Geduldige Bestimmtheit und eine ruhige Nachdenklichkeit, die immer wieder ins Humorvolle kippt – das ist es, was Klaus Ospald im Gespräch ausstrahlt. So redet kein Mann, der sich, wie es bei Leopardi heißt, "einsam beiseit stiehlt". Die Flucht und das Wegstehlen scheint seine Sache nicht; eher schon: unbeirrt seinen Weg gehen. An der eigenen Sicht festhalten, auch dort, wo man damit aneckt: "Ich bin schon ein knurrender Komponist, also, ich bin nicht mit der Welt einverstanden. Auszugsweise schon, aber es gibt doch sehr, sehr viele Bereiche, da reagiere ich ja auch als Mensch. Es gibt also keinen Elfenbeinturm. Die Anregungen kommen aus der Welt. Und da spielt die Literatur für mich eine sehr große Rolle."
Ich bin schon ein knurrender Komponist, ich bin nicht mit der Welt einverstanden.
Vor allem zweier Dichter hatten und haben Einfluss auf das musikalische Schaffen von Klaus Ospald: Konrad Bayer und Giacomo Leopardi, literarische Stichwortgeber der zwei wichtigsten Werkzyklen von Ospald. Und Vertreter einer zutiefst pessimistischen Weltsicht: bei Bayer gekleidet in bissigen Humor, bei Leopardi in skeptische Melancholie.
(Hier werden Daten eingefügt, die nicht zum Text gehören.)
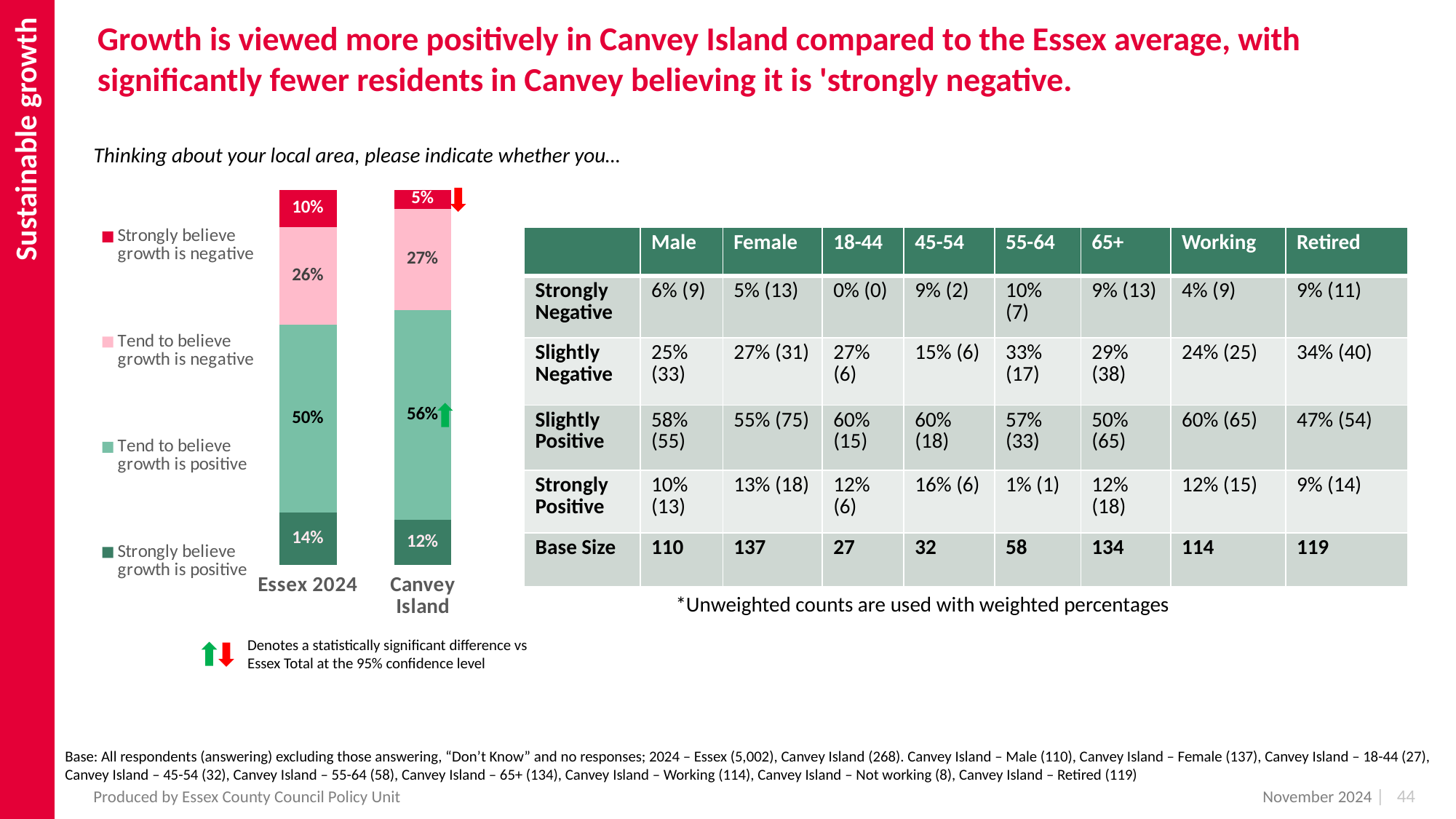
How many bars (categories) are shown in the chart? 2 What percentage of Canvey Island respondents strongly believe growth is negative? 5% Which of the two bars has the larger share of respondents who tend to believe growth is positive, Essex 2024 or Canvey Island? Canvey Island What percentage of Essex 2024 respondents strongly believe growth is positive? 14% Which segment is the largest in the Canvey Island bar? Tend to believe growth is positive How many series does the chart legend list? 4 Which segment is the smallest in the Canvey Island bar? Strongly believe growth is negative What percentage of Essex 2024 respondents tend to believe growth is positive? 50% What percentage of Canvey Island respondents tend to believe growth is negative? 27% What is the difference between the Essex 2024 and Canvey Island percentages for 'Strongly believe growth is negative'? 5 percentage points What is the difference between the Canvey Island and Essex 2024 percentages for 'Tend to believe growth is positive'? 6 percentage points What type of chart is shown on the slide? Stacked bar chart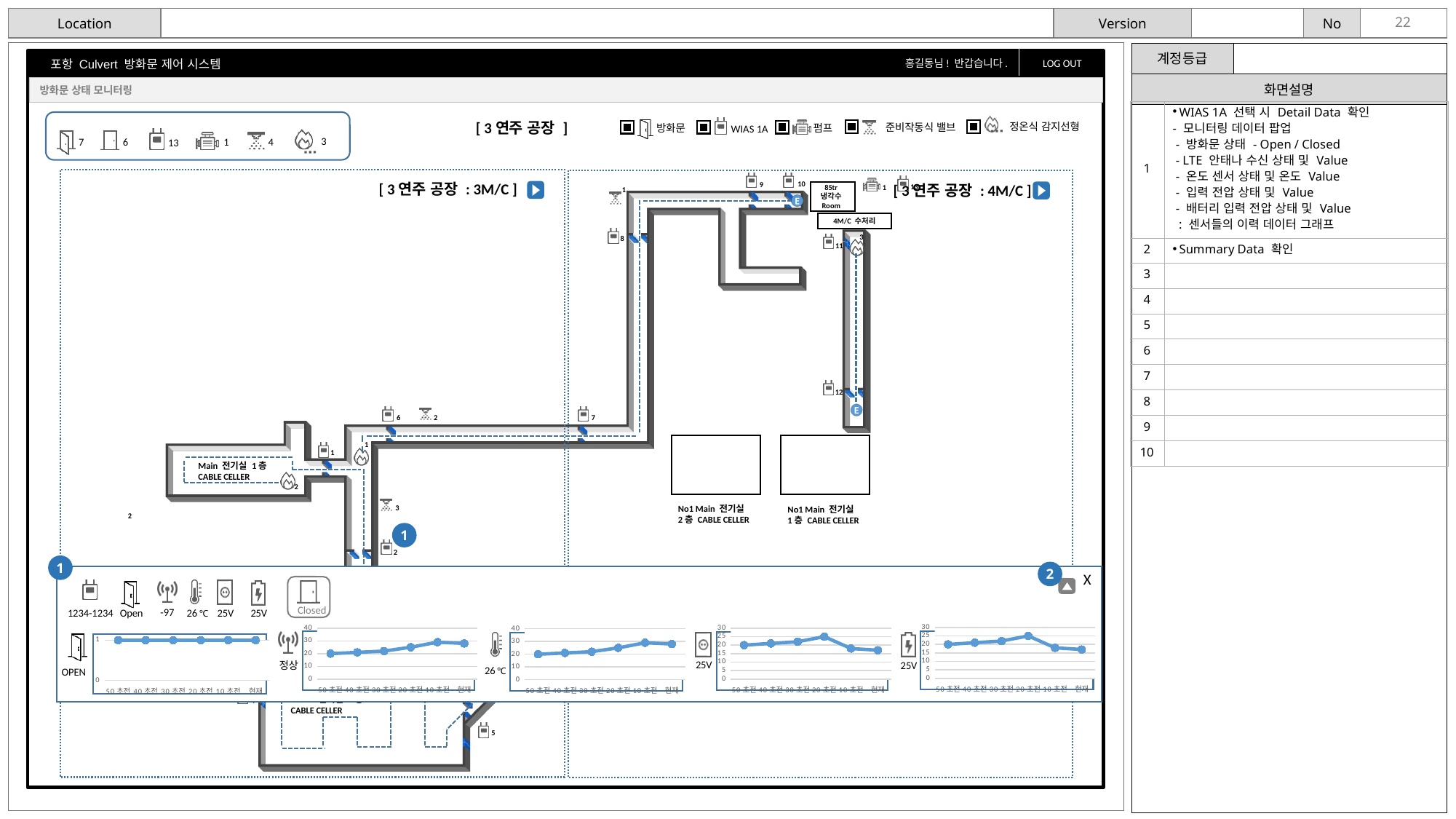
In the leftmost chart of the bottom detail panel (door status), what value does the line sit at for 현재? 1 How many time points are plotted along the x axis of the second chart from the left in the bottom detail panel (next to the antenna icon)? 6 In the leftmost chart of the bottom detail panel (door status), does the line rise, fall, or stay flat from 50 초전 to 현재? stays flat How many small line charts are shown in the detail panel at the bottom of the slide? 5 What kind of chart is the leftmost chart in the detail panel at the bottom of the slide (next to the OPEN door icon)? line chart In the third chart from the left in the bottom detail panel (temperature), is the value for 10 초전 greater or less than 20? greater In the rightmost chart of the bottom detail panel (battery voltage), is the value for 20 초전 greater or less than 15? greater In the fourth chart from the left in the bottom detail panel (input voltage), is the value for 현재 greater or less than 25? less What is the label of the last x-axis category in the charts of the bottom detail panel? 현재 In the second chart from the left in the bottom detail panel (antenna signal), do the values generally rise or fall from 50 초전 to 10 초전? rise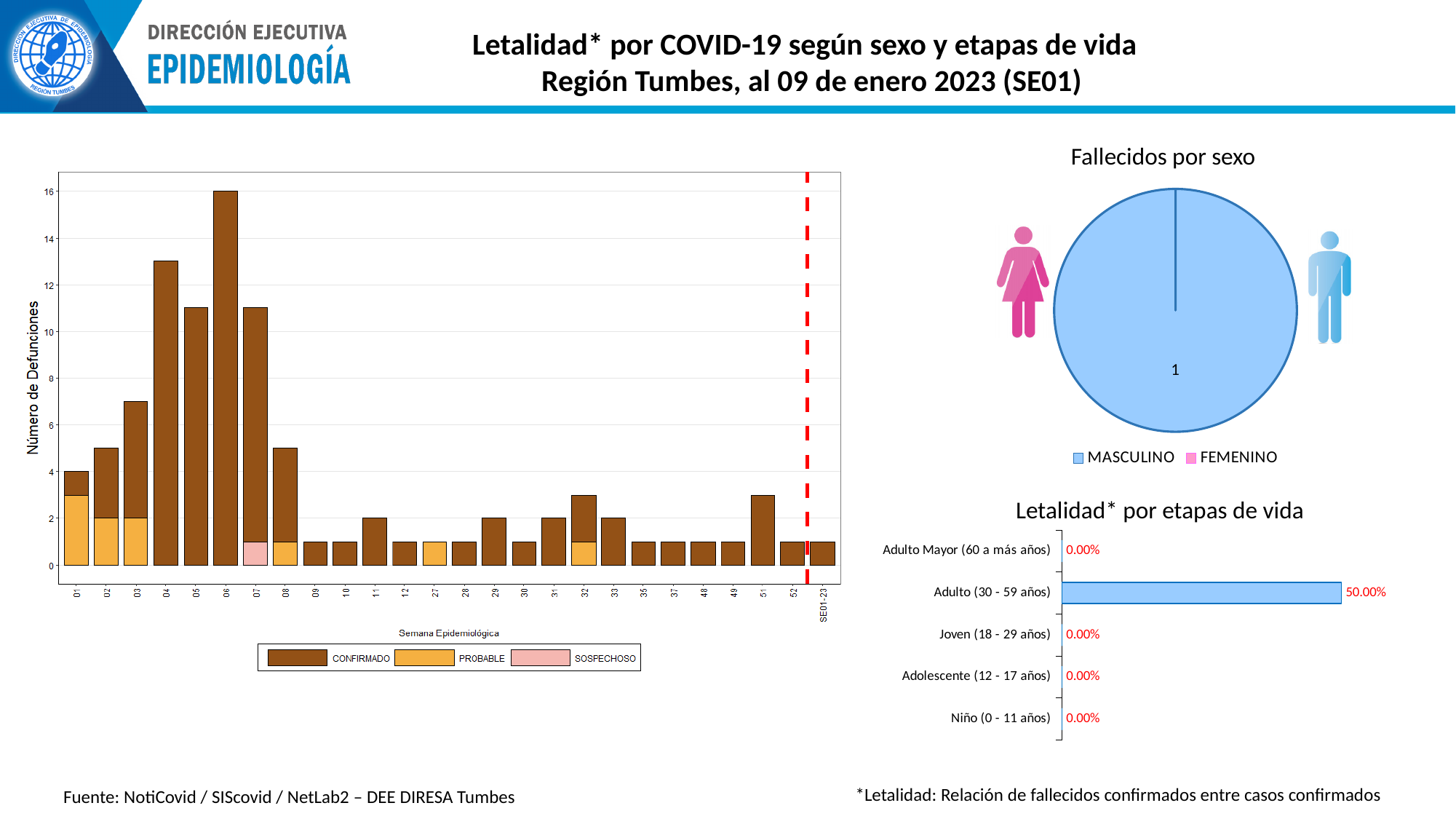
In the chart 'Letalidad* por etapas de vida', what is the difference between the values for Adulto (30 - 59 años) and Joven (18 - 29 años)? 50.00% In the bar chart on the left (Número de Defunciones by Semana Epidemiológica), which week has the highest total number of deaths? 06 In the chart 'Letalidad* por etapas de vida', how many age groups are shown? 5 How many series does the legend of the bar chart on the left (Número de Defunciones) list? 3 In the bar chart on the left (Número de Defunciones by Semana Epidemiológica), is the total for week 04 greater or less than 12? greater In the chart 'Letalidad* por etapas de vida', what is the value for Adulto (30 - 59 años)? 50.00% How many entries does the legend of the pie chart 'Fallecidos por sexo' list? 2 In the chart 'Letalidad* por etapas de vida', which age group has the highest value? Adulto (30 - 59 años) In the pie chart 'Fallecidos por sexo', what value is printed for MASCULINO? 1 What kind of chart is 'Letalidad* por etapas de vida'? Bar chart What kind of chart is 'Fallecidos por sexo'? Pie chart In the chart 'Letalidad* por etapas de vida', what is the value for Adulto Mayor (60 a más años)? 0.00%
Entscheidend ist für Ospald jedoch, dass Armut und Leid immer schlicht und armselig sind und nie pathetisch überformt. Süßlich oder gar sentimentalisch sind seine Kompositionen an keiner Stelle. Geseufzt wird in dieser Musik nicht. Im Gegenteil: Der Blick ist scharf, die musikalische Innenspannung hoch. Aber aller Strenge zum Trotz sind Ospalds Klänge auch atemberaubend sinnlich.
Wie Glas und Metall, in blaues, kaltes Licht getaucht – so klingt der Beginn von "Entlegene Felder III": ein ebenfalls von Leopardi inspiriertes Werk für Klavier, Chor und Orchester, das am 22. November im Rahmen der musica viva aufgeführt wird. Im ersten Moment scheint hier alles tot. Nur die Schwebungen im Blech lassen die Klangflächen flattern und zeigen, dass da noch etwas anderes ist, ein Hauch, ein mattes Aufbäumen von Lebendigkeit.
Das ist nicht konzeptuell oder abstrakt, sondern Drama für die Ohren. Vielleicht das beste Beispiel dafür, was dabei rumkommt, wenn man "mit den Sinnen denkt" – wie Hans Zender es formuliert hat, der kürzlich verstorbene Stifter des Preises, den Ospald nun erhält. Die beständige Konfrontation mit sich selbst ist der Motor, der das Schaffen von Klaus Ospald antreibt. Das beständige Nachdenken über die eigene Musik. Und das geht nur durchs Ohr.
Papier ist geduldig, letzten Endes zählt das, was ich höre. Das ist für mich immer noch die letzte Instanz.
Verliehen wird der Preis am 22. November 2019 um 17:00 Uhr in der Bayerischen Akademie der Schönen Künste in Zusammenarbeit mit der musica viva und BR-KLASSIK.
BR-KLASSIK sendet einen Beitrag zur Preisverleihung am Dienstag, 3. Dezember 2019, um 22:05 Uhr in der Sendung Horizonte.
Happy New Ears ist der Name einer Initiative der 2004 gegründeten Hans und Gertrud Zender-Stiftung. Diese vergibt seit 2011 alle zwei Jahre zwei Preise, die der Förderung und Unterstützung der Neuen Musik dienen wollen: den Happy New Ears-Komponistenpreis und den Happy New Ears-Preis für Publizistik zur Neuen Musik. 2019 geht der Komponistenpreis an Klaus Ospald und der Preis für Publizistik zur Neuen Musik an Jörn Peter Hiekel.